Com o avanço da tecnologia, novas ferramentas e recursos têm sido cada vez mais incorporados em diversas áreas de nossas vidas, inclusive na educação. A Inteligência Artificial (IA) é uma dessas inovações que vem ganhando espaço nas salas de aula, promovendo mudanças significativas no processo de aprendizagem dos alunos.

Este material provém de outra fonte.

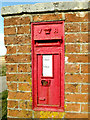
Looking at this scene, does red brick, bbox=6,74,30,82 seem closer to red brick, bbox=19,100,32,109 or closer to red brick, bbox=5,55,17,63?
red brick, bbox=5,55,17,63

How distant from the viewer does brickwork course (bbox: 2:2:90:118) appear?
173 cm

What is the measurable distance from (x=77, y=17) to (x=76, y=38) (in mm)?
315

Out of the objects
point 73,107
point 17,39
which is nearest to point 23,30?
point 17,39

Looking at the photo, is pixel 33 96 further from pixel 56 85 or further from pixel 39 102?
pixel 56 85

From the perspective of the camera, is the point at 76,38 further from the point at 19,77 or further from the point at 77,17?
the point at 19,77

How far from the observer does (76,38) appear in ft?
5.69

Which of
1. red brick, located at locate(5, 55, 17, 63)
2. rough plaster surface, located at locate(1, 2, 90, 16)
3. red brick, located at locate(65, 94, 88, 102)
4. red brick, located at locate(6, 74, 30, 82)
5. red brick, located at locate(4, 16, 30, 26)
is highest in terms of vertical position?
rough plaster surface, located at locate(1, 2, 90, 16)

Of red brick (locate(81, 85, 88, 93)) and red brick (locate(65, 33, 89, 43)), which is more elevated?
red brick (locate(65, 33, 89, 43))

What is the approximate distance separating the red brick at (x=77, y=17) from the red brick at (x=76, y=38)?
22 cm

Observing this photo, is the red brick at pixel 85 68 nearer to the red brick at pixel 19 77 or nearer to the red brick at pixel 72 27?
the red brick at pixel 72 27

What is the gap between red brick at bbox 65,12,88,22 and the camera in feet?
5.66

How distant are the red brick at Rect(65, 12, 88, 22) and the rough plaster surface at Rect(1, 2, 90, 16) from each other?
0.08 metres

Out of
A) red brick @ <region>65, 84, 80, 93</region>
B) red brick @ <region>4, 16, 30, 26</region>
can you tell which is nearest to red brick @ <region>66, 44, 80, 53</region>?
red brick @ <region>65, 84, 80, 93</region>

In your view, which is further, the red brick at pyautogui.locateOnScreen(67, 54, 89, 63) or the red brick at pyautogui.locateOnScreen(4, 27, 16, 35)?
the red brick at pyautogui.locateOnScreen(4, 27, 16, 35)
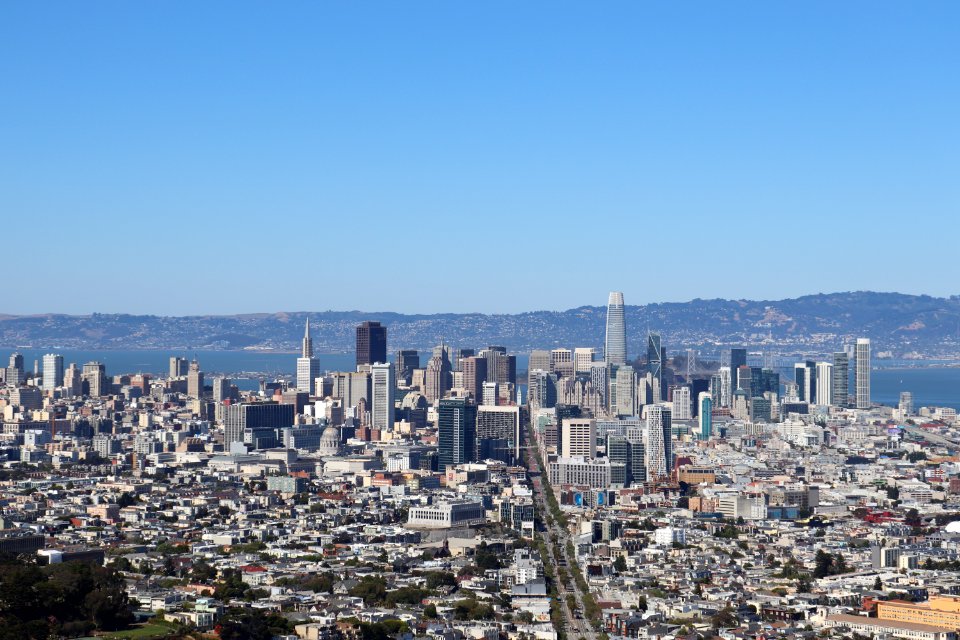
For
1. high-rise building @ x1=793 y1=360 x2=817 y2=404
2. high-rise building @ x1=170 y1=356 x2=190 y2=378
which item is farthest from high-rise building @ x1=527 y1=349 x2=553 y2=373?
high-rise building @ x1=170 y1=356 x2=190 y2=378

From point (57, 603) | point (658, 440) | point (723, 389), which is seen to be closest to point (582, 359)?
point (723, 389)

Recentemente, um estudo qualitativo realizado pelo Centro Regional de Estudos para o Desenvolvimento da Sociedade da Informação (Cetic.br) em conjunto com o Núcleo de Informação e Coordenação do Ponto BR (NIC.br), trouxe à tona um cenário surpreendente: 70% dos alunos do ensino médio, cerca de 5,2 milhões de estudantes, e 58% dos professores, utilizam ferramentas de IA generativa em atividades escolares. Esses números revelam um uso indiscriminado e muitas vezes, sem a devida orientação, dessa tecnologia no ambiente escolar brasileiro.
O estudo foi realizado com alunos e professores de escolas públicas e privadas das capitais de São Paulo e Pernambuco, entre os meses de junho e agosto de 2025. E os resultados foram divulgados no seminário INOVA IA 2025, realizado no Rio de Janeiro. O que chamou a atenção foi o uso diverso e amplo da IA por parte dos alunos, que vai desde pesquisar uma palavra até utilizar como suporte emocional. Os jovens relataram a utilização da IA como terapeuta e conselheiro, mostrando a importância que a tecnologia tem assumido em suas vidas.
Também os professores fazem uso intenso da IA generativa, principalmente como ferramenta de apoio para preparar aulas e atividades pedagógicas. Porém, tanto alunos quanto professores, utilizam essa tecnologia sem nenhuma mediação ou orientação, o que pode trazer riscos para seu uso desenfreado e sem controle.
Diante disso, surge a necessidade de se acelerar os processos de regulação e de políticas que estabeleçam regras e orientações para que o uso da IA na educação seja mais seguro e proveitoso. É preciso investir em formação e capacitação tanto para professores quanto para alunos, a fim de que eles sejam orientados a utilizarem essa tecnologia de forma ética e consciente.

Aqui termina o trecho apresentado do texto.